A pochi giorni dai proclami dell’Assemblea generale, la Confidustria targata Carlo Bonomi riporta un autentico flop col fallimento della trattativa tra Federmeccanica-Assistal e i sindacati per il rinnovo del contratto nazionale di un milione e 400 mila lavoratori metalmeccanici. Dopo quasi 11 mesi e 13 incontri, il tavolo è saltato sulla questione salariale, tema sul quale le imprese non intendono fare che minime concessioni. Fim, Fiom e Uilm hanno proclamato lo stato di agitazione e il blocco delle flessibilità e degli straordinari; in alcune fabbriche vi sono già stati scioperi spontanei decisi dalle Rsu, in particolare in Piemonte. Ora partiranno le assemblee, per scegliere le forme di lotta da mettere in campo.
DA ANNI AL PALO. La richiesta sindacale è di un aumento in media di 156 euro; la controparte datoriale propone un contratto di garanzia con minimi contrattuali legati all’inflazione (Ipca), che corrisponde a un aumento di 40-42 euro nei prossimi tre anni. In più Federmeccanica mette sul piatto la disponibilità a definire insieme le misure più efficaci per diffondere i premi di risultato in ogni azienda metalmeccanica. Troppo poco per i sindacati, secondo cui “non è accettabile che i metalmeccanici abbiano i minimi salariali più bassi in Italia, con differenze fino a 400 euro lordi mensili, prendendo in otto anni, dal 2016 al 2024, aumenti salariali irrisori”.

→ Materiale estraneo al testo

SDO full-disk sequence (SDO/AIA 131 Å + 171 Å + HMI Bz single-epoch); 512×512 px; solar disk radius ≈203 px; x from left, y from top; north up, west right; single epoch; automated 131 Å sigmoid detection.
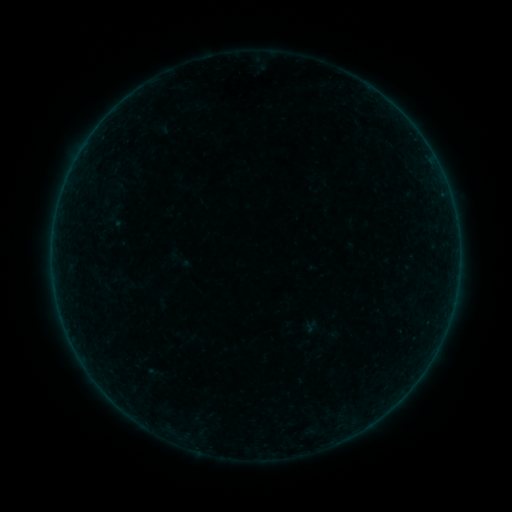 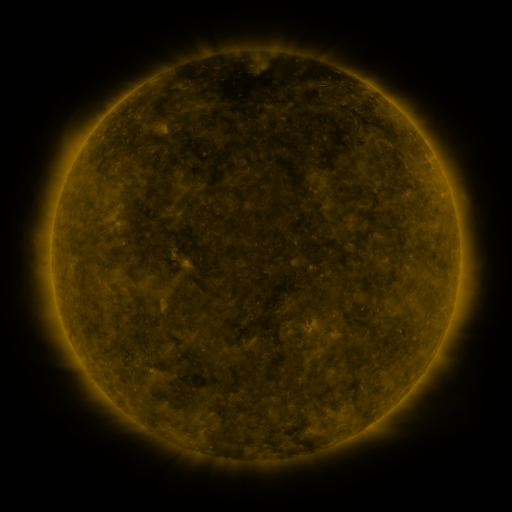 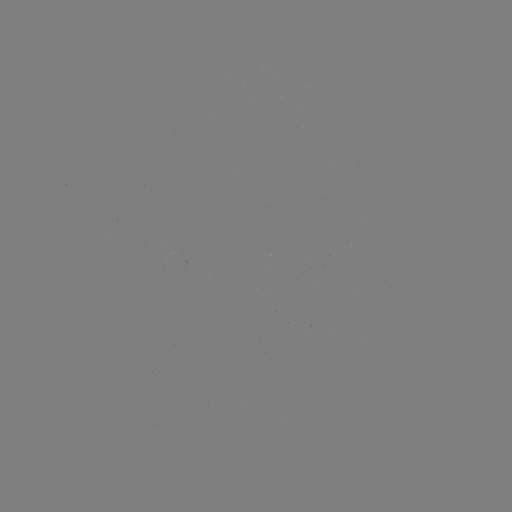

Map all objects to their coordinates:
sigmoid: [169, 248, 189, 270]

Secondo Stefano Franchi, direttore generale di Federmeccanica, la posizione assunta è “coerente e pragmatica, figlia della realtà del momento”, quella cioè di una crisi pesantissima. Di tutt’altro tenore il giudizio espresso dei segretari generali di Fim, Fiom e Uilm, Alberto Benaglia, Francesca Re David e Rocco Palombella, che hanno addossato esplicitamente la responsabilità della rottura agli imprenditori, per aver interrotto il tavolo negoziale, non confermando i tre prossimi incontri peraltro già calendarizzati.